Which leads me to the most perplexing thing about The Last of Robin Hood. Why in the world did the filmmakers choose this story about a man nearing 50 but looking older (cue the creepiness factor) having a sexual relationship with a girl who ages from 15 to 17? In our politically correct world, are you kidding?? We can’t feel sympathy for the predatory male, or for the girl who’s date-raped but stays with her attacker, or for the mother who wants her daughter to be a good girl on the one hand but play the Hollywood game on the other. It’s a fact that Flynn and Aadland had a close relationship, and a successful one—proving once again that you fall in love with who you fall in love with, and after a certain point, if the love is grand enough, it’s up to the world to deal with it.
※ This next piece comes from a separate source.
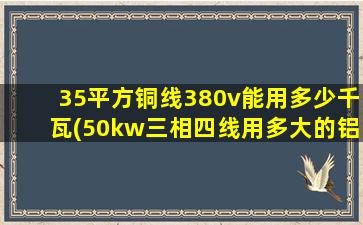 35平方铜线380v能用多少千瓦(50kw三相四线用多大的铝电缆)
Flynn-Aadland was a salacious story when Flo Aadland sold it in The Big Love, a sleazy paperback published shortly after Flynn’s death. In our more enlightened age—actually I don’t think it’s more enlightened at all; I think it’s a more judgmental age and just as morally uptight—the Flynn-Aadland story simply couldn’t have succeeded in feature motion picture form as anything other than somebody’s tax write-off. It’s just a shame the three leads were wasted in this sanitized, superficial little fantasy version of complex, real-life happenings.
Earl Conrad got to know Flynn when Errol came down with writer’s block as he was drafting his memoirs; his publisher, Putnam, called Conrad in to save the day as Flynn’s ghostwriter. It’s interesting that the writing of My Wicked, Wicked Ways wasn’t interwoven into the plot of Last because this ultimate project of Flynn’s life engaged him just as much as Beverly did. In fact there’s your movie—why the hell didn’t they make this one: Flynn, the writer of two previous books and numerous pieces for major magazines, is now incapable of writing his greatest book of all. And as he works with Conrad, whom he despises, Flynn the actor and man comes face to face with a lifetime of demons, until, grudgingly, he begins to accept Conrad’s help, and then genuinely comes to admire and rely on him. I understand this story well because I knew Earl Conrad and we talked about it often, and a compelling drama it was as Flynn found redemption and then, finally, his missing words, with Earl’s guidance. I think a lot of people might have paid money to sit down and watch that one, with Kevin Kline as Flynn, Dakota Fanning as Beverly, and you name the Conrad. Matt Damon, maybe. I’d have been first in line and cried a river.

Beverly had a difficult time of it after Errol’s death, as this caption attests. Depicted with the coroner and police lieutenant is, wait, not Susan Sarandon, but the real Florence Aadland.